The Journal writes that "Amazon aims to fill a gap in AI talent as it has sought to generate interest in its generative AI efforts after falling behind rivals. In launching its program, Amazon is adding to a broader effort by the corporate world to get workers in various fields trained in AI."

Some context from the Journal piece:

"Amazon’s effort reflects a growing awareness across the corporate sphere that AI could change how millions of people do their jobs. Companies in industries ranging from real estate to retail are now experimenting in using generative AI to help in everything from crafting marketing materials to writing software code and answering human-resources questions.

"Corporate retraining initiatives still generally remain in the early stages, as executives try to make sense of which roles AI will eliminate and which ones will be augmented by the technology.
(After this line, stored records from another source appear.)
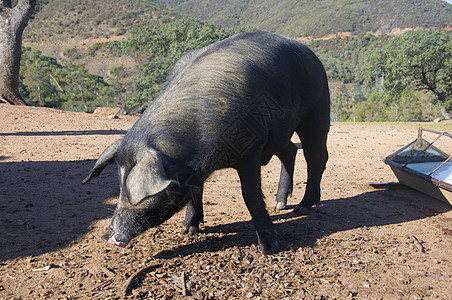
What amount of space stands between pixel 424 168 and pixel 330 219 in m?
2.28

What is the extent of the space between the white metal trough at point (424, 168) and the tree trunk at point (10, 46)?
14.7 m

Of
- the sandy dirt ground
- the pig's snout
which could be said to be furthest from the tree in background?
the pig's snout

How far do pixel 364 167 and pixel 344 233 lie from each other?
4.00 meters

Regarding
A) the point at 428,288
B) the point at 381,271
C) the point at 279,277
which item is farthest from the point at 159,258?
the point at 428,288

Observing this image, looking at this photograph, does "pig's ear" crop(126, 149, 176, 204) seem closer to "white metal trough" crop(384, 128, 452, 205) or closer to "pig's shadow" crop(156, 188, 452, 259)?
"pig's shadow" crop(156, 188, 452, 259)

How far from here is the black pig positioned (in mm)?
3027

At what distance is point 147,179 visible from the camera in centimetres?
277

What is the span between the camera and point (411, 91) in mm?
30234

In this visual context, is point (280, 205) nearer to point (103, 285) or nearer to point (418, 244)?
point (418, 244)

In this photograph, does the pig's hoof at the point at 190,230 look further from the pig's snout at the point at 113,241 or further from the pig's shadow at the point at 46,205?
the pig's snout at the point at 113,241

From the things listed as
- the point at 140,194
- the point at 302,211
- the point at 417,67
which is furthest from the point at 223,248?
the point at 417,67

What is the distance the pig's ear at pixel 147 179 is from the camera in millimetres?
2736

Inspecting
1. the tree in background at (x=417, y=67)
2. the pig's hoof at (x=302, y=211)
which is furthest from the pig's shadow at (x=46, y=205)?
the tree in background at (x=417, y=67)

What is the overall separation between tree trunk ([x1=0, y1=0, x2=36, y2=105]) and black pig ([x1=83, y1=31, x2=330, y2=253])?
1393 cm
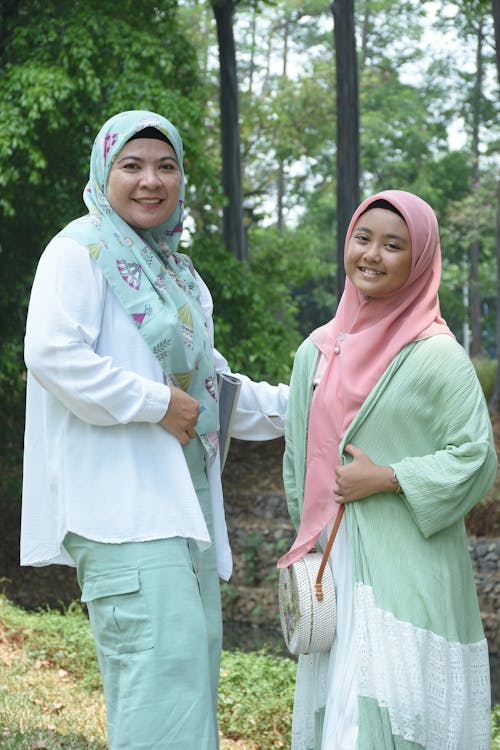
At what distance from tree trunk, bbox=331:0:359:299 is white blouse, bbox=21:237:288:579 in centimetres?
938

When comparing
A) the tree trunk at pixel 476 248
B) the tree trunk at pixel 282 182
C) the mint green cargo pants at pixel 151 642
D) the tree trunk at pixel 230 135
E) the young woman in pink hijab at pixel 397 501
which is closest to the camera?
the mint green cargo pants at pixel 151 642

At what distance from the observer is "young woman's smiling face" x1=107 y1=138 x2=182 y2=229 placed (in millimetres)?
→ 2906

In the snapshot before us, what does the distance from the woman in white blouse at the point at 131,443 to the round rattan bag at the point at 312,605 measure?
25 cm

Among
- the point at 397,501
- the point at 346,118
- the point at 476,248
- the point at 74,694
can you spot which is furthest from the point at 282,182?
the point at 397,501

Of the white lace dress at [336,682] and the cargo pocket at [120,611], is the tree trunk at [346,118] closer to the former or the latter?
the white lace dress at [336,682]

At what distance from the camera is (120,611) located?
8.86 ft

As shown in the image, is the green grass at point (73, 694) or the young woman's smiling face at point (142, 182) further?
the green grass at point (73, 694)

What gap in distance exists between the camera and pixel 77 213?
10.6 m

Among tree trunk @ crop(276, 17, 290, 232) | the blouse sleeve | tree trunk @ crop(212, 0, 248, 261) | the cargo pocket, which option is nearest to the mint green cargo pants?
the cargo pocket

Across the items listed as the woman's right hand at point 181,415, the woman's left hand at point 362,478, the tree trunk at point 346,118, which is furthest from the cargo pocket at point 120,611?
the tree trunk at point 346,118

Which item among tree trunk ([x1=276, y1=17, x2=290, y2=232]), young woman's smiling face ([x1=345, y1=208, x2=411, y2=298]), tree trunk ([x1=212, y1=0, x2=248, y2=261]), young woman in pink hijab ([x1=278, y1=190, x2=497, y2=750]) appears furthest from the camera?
tree trunk ([x1=276, y1=17, x2=290, y2=232])

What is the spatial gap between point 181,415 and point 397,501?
2.15 ft

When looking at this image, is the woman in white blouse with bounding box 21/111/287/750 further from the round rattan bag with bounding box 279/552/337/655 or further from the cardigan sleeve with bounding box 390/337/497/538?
the cardigan sleeve with bounding box 390/337/497/538

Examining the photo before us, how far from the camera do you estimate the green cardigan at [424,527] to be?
277 centimetres
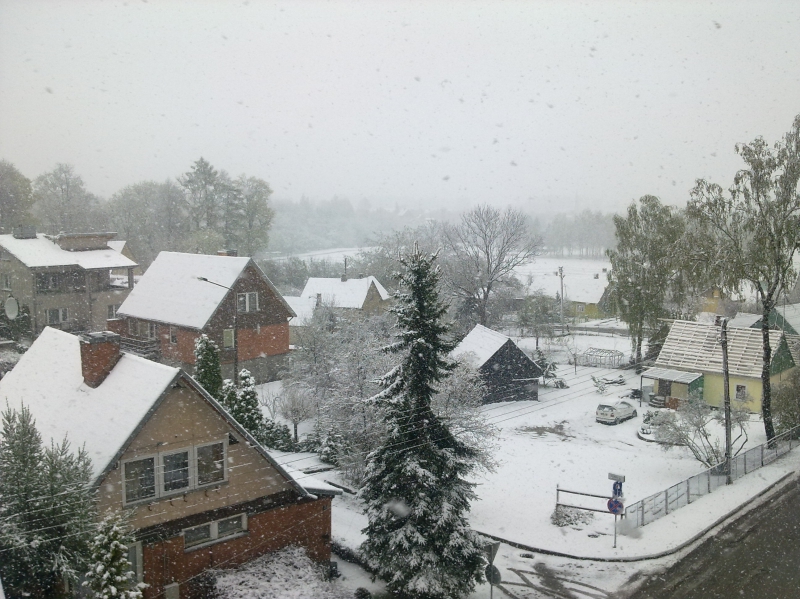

The changes brought by AI are expected to require workers to learn new skills or undergo additional training."

AI “is going to be the most transformative technology we encounter in our generation, but it won’t reach its full potential unless we really have the workforce ready to embrace it and turbocharge it in a big way,” Swami Sivasubramanian, Amazon’s vice president of data and AI, tells the Journal.

KC's View:

There clearly is going to be a lot of maneuvering for qualified AI personnel in the short term;  the mishegoss surrounding Open AI and Microsoft since late last week certainly illustrates that.

I think it going to be fascinating to see how retailers of different persuasions and sizes step up to figure out how to fill the gaps in their corporate educations.  This, at least on the face of it, a smart move by Amazon - it potentially gives the company first shot and the best and the brightest in this segment of the business.